Anthracnose is a fungal disease that can cause defoliation of a birch tree. An infection usually occurs after wet, unusually cool weather during bud break. If an outbreak of the disease occurs once, damage to a birch tree is minimal. But subsequent infections may cause small, circular, brown spots, ongoing premature loss of leaves or the killing of small twigs and branches.
Die-back fungus attacks birch trees that have been weakened by drought. Over time, the effects of die-back fungus become apparent in the continual die-back of a tree's upper branches. The disease can be treated by pruning the infected branches.
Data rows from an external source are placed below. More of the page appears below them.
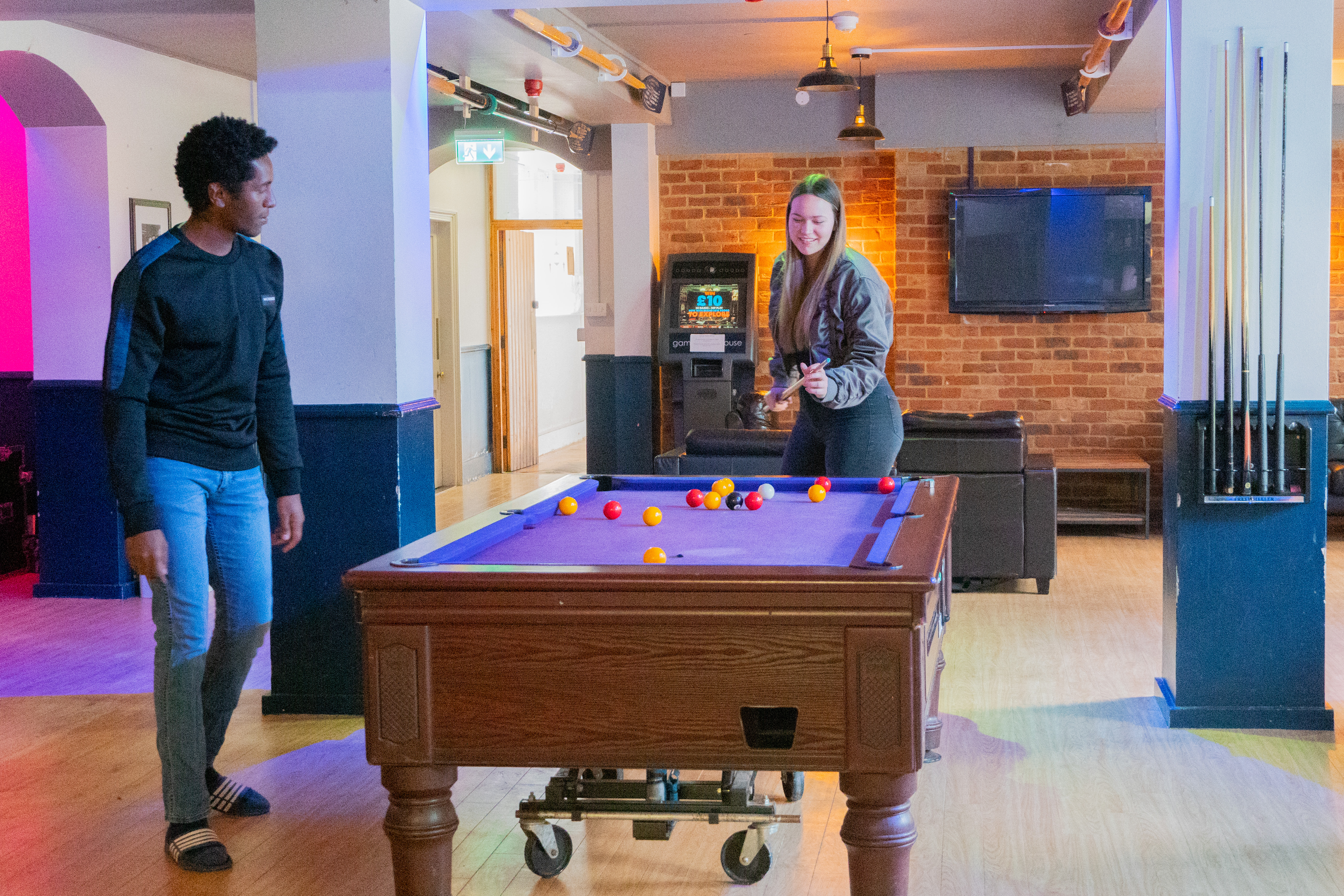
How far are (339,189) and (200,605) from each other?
1.66 meters

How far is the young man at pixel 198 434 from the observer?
2885mm

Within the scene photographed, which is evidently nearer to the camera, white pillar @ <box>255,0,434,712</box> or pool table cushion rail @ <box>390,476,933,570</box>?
pool table cushion rail @ <box>390,476,933,570</box>

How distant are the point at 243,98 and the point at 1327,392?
5.79 meters

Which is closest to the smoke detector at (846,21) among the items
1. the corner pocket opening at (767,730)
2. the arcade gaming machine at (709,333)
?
the arcade gaming machine at (709,333)

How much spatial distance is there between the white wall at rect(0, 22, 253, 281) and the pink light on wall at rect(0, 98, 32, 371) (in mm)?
898

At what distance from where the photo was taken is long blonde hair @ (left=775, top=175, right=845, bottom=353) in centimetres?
386

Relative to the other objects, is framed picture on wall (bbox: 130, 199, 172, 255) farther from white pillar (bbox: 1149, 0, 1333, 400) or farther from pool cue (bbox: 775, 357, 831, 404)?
white pillar (bbox: 1149, 0, 1333, 400)

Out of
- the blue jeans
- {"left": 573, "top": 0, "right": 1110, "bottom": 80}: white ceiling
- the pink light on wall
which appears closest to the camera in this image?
the blue jeans

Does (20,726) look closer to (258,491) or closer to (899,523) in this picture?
(258,491)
Leaf spot is a fungal disease that is common to birch trees. When a tree is infected with leaf spot, it is subject to premature defoliation. This disease is preventable by applying a copper spray.
Leaf rust is a fungal disease that can cause premature defoliation and spotting in birch trees. Leaves that have been infected with this disease are easy to detect--the rust pustules are bright reddish-yellow. The disease is spread by spores, which transport the infected pustules from leaf to leaf.